A time varying uniform magnetic field passes through a circular region of radius R. The magnetic field is directed outwards and it is a function of radial distance 'r' and time 't' according to relation B-B_(0)rt. The induced electric field strength at a radial distance `R//2` from the centre will be.
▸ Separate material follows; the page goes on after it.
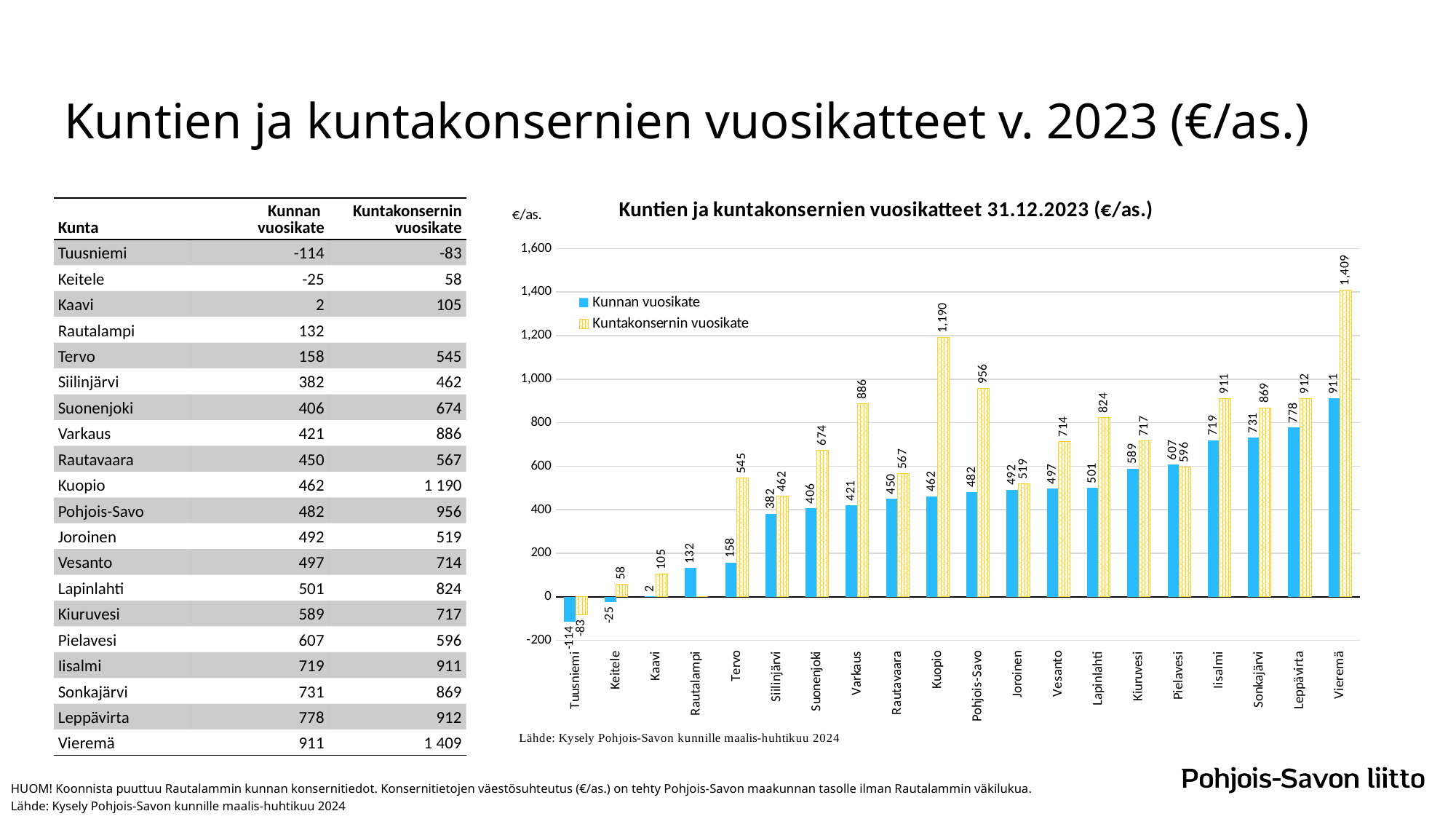
What is the title of the chart? Kuntien ja kuntakonsernien vuosikatteet 31.12.2023 (€/as.) For Pielavesi, which is larger: Kunnan vuosikate or Kuntakonsernin vuosikate? Kunnan vuosikate What is the Kunnan vuosikate value for Varkaus? 421 What is the Kuntakonsernin vuosikate value for Tervo? 545 Which municipality has the highest Kuntakonsernin vuosikate? Vieremä How many municipalities/categories are shown on the x axis of the chart? 20 How many series does the chart legend list? 2 What is the difference between the Kuntakonsernin vuosikate and the Kunnan vuosikate for Vieremä? 498 What is the Kuntakonsernin vuosikate value for Kuopio? 1,190 What kind of chart is shown on the slide? Bar chart Which municipality has the lowest Kunnan vuosikate? Tuusniemi Do the Kunnan vuosikate values rise or fall from left to right along the x axis? Rise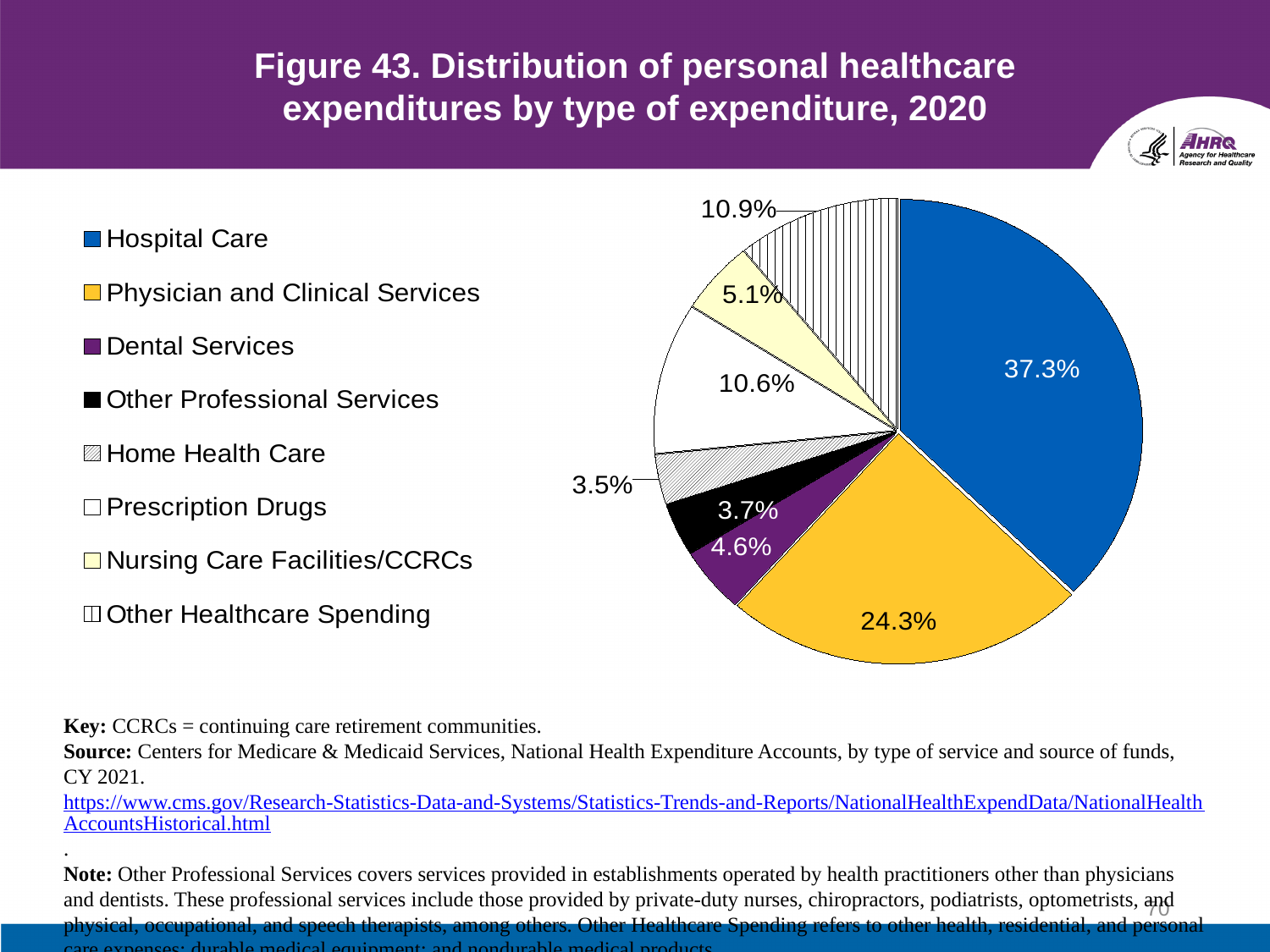
What percentage of expenditures is shown for Physician and Clinical Services? 24.3% Which type of expenditure has the largest share of the pie? Hospital Care What kind of chart is shown on the slide? Pie chart What percentage is shown for Home Health Care? 3.5% How many types of expenditure are listed in the legend? 8 Which is larger, the share for Dental Services or the share for Other Professional Services? Dental Services What percentage is shown for Prescription Drugs? 10.6% How many percentage points larger is the Hospital Care share than the Physician and Clinical Services share? 13.0 percentage points Which type of expenditure has the smallest share of the pie? Home Health Care What percentage is shown for Nursing Care Facilities/CCRCs? 5.1% What is the title of the chart? Figure 43. Distribution of personal healthcare expenditures by type of expenditure, 2020 What share of personal healthcare expenditures in 2020 went to Hospital Care? 37.3%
To solve the problem of finding the induced electric field strength at a radial distance \( R/2 \) from the center due to a time-varying magnetic field, we can follow these steps: ### Step-by-Step Solution: 1. **Understand the Given Magnetic Field:** The magnetic field \( B \) is given by the relation: \[ B = B_0 \cdot r \cdot t \] where \( B_0 \) is a constant, \( r \) is the radial distance, and \( t \) is time. 2. **Calculate the Magnetic Flux:** The magnetic flux \( \Phi \) through a circular area of radius \( R/2 \) is calculated using the formula: \[ \Phi = \int B \cdot dA \] Since the magnetic field is uniform over the area and directed outwards, we can express the area element \( dA \) as \( dA = 2\pi r \, dr \). Therefore, the flux becomes: \[ \Phi = \int_0^{R/2} B \cdot dA = \int_0^{R/2} B_0 \cdot r \cdot t \cdot 2\pi r \, dr \] 3. **Substituting the Magnetic Field:** Substitute \( B \) into the flux equation: \[ \Phi = \int_0^{R/2} B_0 \cdot r \cdot t \cdot 2\pi r \, dr = 2\pi B_0 t \int_0^{R/2} r^2 \, dr \] 4. **Calculating the Integral:** The integral \( \int_0^{R/2} r^2 \, dr \) can be calculated as follows: \[ \int_0^{R/2} r^2 \, dr = \left[ \frac{r^3}{3} \right]_0^{R/2} = \frac{(R/2)^3}{3} = \frac{R^3}{24} \] 5. **Final Expression for Magnetic Flux:** Substitute the result of the integral back into the flux equation: \[ \Phi = 2\pi B_0 t \cdot \frac{R^3}{24} = \frac{\pi B_0 t R^3}{12} \] 6. **Using Faraday's Law of Induction:** According to Faraday's law, the induced electromotive force (emf) is given by: \[ \mathcal{E} = -\frac{d\Phi}{dt} \] Therefore, we differentiate the flux with respect to time: \[ \mathcal{E} = -\frac{d}{dt}\left(\frac{\pi B_0 t R^3}{12}\right) = -\frac{\pi B_0 R^3}{12} \] 7. **Relating Induced Electric Field to EMF:** The induced electric field \( E \) around the circular path of radius \( R/2 \) is related to the emf by: \[ \mathcal{E} = E \cdot 2\pi \left(\frac{R}{2}\right) \] Thus, \[ -\frac{\pi B_0 R^3}{12} = E \cdot \pi R \] 8. **Solving for the Induced Electric Field \( E \):** Rearranging the equation gives: \[ E = -\frac{B_0 R^2}{12} \] Since we are interested in the magnitude, we can take the absolute value: \[ E = \frac{B_0 R^2}{12} \] ### Final Answer: The induced electric field strength at a radial distance \( R/2 \) from the center is: \[ E = \frac{B_0 R^2}{12} \]